Seeking an Agile Database Definition Language
The database schemas for my current project are getting hashed out, mostly in Visio. This is pretty but not very automatable. I’d like to see if we can follow a more agile, iterative approach to database development. In particular, I’d like to be able to check the database definition into source code control and build the whole thing, including database tables and sample databases for testing out of Ant. Requirements include:
- Supports (at a minimum) MySQL and Derby
- Can be read by Java and Python
- Allows for inserting of data for unit testing; i.e. not just table definitions
It also wouldn’t hurt if it could reverse engineer existing SQL databases.
I’m tempted to write my own, probably using XML, but surely someone has already done this? I haven’t found a lot though. What I’ve got so far are these, none of which really meet the requirements:
Andromeda
Andromeda uses YAML for the database definition language. The downside is that only a PHP parser is currently available. I’d have to write one for Java and/or Python.
Python
We have some database generation code written in Python. Maybe I should just use Jython to call this from Java? It still feels like a hack though.
Raw SQL
We could just write a big SQL script to set up the tables and load in the data. However JDBC can’t execute SQL scripts, only individual statements. (Perhaps this is fixed somewhere in some project?)

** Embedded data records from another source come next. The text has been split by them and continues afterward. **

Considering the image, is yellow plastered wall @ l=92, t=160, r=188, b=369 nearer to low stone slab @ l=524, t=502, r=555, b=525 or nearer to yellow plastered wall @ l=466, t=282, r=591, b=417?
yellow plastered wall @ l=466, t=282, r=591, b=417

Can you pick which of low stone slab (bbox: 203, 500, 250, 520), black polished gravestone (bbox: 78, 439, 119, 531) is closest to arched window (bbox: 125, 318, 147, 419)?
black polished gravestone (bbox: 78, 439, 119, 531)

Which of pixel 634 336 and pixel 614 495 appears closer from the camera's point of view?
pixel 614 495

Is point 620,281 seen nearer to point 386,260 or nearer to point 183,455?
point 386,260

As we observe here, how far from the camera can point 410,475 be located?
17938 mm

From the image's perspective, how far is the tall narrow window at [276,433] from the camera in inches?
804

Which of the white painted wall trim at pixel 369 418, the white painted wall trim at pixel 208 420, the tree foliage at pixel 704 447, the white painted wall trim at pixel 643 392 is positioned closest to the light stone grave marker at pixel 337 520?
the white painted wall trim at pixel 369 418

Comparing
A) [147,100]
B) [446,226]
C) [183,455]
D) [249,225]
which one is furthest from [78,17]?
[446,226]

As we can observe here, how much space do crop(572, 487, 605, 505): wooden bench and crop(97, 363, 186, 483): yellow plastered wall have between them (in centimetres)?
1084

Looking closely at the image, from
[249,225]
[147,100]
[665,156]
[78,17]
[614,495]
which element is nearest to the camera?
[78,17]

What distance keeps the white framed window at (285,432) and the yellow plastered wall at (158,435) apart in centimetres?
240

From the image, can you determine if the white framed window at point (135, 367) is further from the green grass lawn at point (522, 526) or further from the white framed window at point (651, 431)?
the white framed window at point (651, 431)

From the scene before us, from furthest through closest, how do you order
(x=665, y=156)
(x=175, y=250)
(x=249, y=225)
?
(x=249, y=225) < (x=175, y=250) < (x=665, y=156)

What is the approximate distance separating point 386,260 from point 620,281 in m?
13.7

Surely this is an obvious enough idea that someone has already done it? Probably in XML? Any ideas?
June 14th, 2007 at 7:55 AM
Maybe your definition of SQL script is more nuanced than mine, but I’ve certainly used the JDBC executeBatch() method to run multiple SQL statements in one go.
We’ve been using DbUnit with some success to insert unit test data. I have a little command line app (build using their classes) which I give a query to, and it dumps the data out in an XML file which you can later reload, using their JUnit extensions. There’s some fun to be had around null handling, but it works fine. We extract data from our main database (big commercial DB) and insert it into an in-memory HSQLDB for the tests. I’m sure it’ll work with Derby just as easily.

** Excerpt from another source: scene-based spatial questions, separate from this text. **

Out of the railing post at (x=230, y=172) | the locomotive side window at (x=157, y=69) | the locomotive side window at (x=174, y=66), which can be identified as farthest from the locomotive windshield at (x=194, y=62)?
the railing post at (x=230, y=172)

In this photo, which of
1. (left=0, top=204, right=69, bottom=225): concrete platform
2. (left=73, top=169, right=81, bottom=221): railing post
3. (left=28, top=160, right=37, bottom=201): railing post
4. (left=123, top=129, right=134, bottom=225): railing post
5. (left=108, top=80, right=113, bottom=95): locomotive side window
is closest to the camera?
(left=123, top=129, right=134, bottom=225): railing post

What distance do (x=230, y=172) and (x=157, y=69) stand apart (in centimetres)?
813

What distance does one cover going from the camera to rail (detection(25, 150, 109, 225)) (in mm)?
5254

For schema generation in the HSQLDB we’re lucky enough to be able to use Hibernate to do most of it. As many of the tables we are interested in are bound to POJO JavaBeans with Hibernate, we can simply ask Hibernate to generate the necessary table creation statements, foreign keys etc. It might be complete overkill to write a Hibernate .hbm XML file for each of your tables solely to support creating them for unit testing, but it does work…
June 14th, 2007 at 8:35 AM
I don’t know why the Ant “src” task does not do what you’re wanting? It will execute batches of statements from a file, it uses jdbc, and even supports transactions. http://ant.apache.org/manual/CoreTasks/sql.html
Maybe I’m misunderstanding your requirements.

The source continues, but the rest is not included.